= Edward H. Hill =

American physician (1844–1904)

Dr. Edward H. Hill (May 7, 1844–July 17 1904) was an American physician who founded Central Maine Medical Center in Lewiston, Maine.

He was born in Harrison, Maine on May 7, 1844 and attended Bridgton Academy, Bates College (1863) (then called the Maine State Seminary) and Harvard Medical School (1867). After initially starting to practice in Durham, Maine, he shortly moved to Lewiston where he became a partner of Alonzo Garcelon, a future governor and developed an active surgery practice. Seeing a need for an emergency room in the Lewiston and Auburn area, in 1871 Hill published an article advocating for a public hospital. After the city failed to act for several years, Hill purchased a house and land for a hospital himself and transferred it to the hospital corporation. The legislature finally provided support in 1888, thereby officially creating Central Maine Hospital (later renamed Central Maine Medical Center). Hill was an active member of the Maine Medical Society where he presented a well known paper on “Perineal Urethrotomy” in 1885. After severe suffering from arthritis for over a decade, he died on July 17 1904 and was buried in Lewiston's Riverside Cemetery. In 1872 Hill married Charlotte C. Thompson, and they had two children.

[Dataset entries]
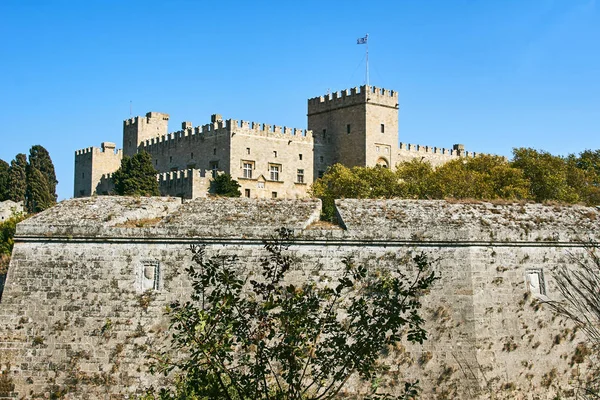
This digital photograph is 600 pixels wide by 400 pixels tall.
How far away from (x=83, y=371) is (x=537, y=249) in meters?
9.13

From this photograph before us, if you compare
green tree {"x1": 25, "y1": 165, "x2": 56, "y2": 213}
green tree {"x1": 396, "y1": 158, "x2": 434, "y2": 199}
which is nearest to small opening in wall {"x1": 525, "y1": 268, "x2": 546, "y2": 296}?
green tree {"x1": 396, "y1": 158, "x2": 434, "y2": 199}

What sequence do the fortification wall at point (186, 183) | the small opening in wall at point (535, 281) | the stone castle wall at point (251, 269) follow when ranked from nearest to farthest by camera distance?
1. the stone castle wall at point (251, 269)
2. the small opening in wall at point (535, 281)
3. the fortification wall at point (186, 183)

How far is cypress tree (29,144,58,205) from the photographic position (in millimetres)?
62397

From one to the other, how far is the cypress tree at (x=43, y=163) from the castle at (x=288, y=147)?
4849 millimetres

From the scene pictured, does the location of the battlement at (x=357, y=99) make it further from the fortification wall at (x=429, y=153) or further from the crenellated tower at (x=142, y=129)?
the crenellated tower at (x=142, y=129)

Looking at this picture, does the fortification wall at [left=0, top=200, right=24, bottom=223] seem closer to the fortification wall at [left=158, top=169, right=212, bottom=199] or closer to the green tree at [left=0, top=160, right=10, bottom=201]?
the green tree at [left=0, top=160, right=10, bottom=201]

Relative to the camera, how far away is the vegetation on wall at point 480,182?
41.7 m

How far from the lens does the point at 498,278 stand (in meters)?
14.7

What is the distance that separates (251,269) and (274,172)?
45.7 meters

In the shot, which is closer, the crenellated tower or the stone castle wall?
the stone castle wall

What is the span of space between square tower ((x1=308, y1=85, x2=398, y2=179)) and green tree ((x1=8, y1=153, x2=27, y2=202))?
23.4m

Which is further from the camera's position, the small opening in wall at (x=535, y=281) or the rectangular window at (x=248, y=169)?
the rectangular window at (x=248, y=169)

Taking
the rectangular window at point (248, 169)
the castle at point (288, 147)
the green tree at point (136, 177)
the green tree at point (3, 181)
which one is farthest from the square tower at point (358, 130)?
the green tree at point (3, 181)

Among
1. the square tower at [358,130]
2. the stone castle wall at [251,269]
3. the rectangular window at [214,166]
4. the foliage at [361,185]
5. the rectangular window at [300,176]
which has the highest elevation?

• _Problem set_
A) Rewrite the Edward H. Hill biography from "American physician (1844–1904)" to "in Lewiston, Maine.", changing "physician" to "doctor".
B) Name every school that the Edward H. Hill biography says he attended.

• _Results of the exercise_
A)
American doctor (1844–1904)

Dr. Edward H. Hill (May 7, 1844–July 17 1904) was an American doctor who founded Central Maine Medical Center in Lewiston, Maine.

B)
Bridgton Academy
Bates College (then called the Maine State Seminary)
Harvard Medical School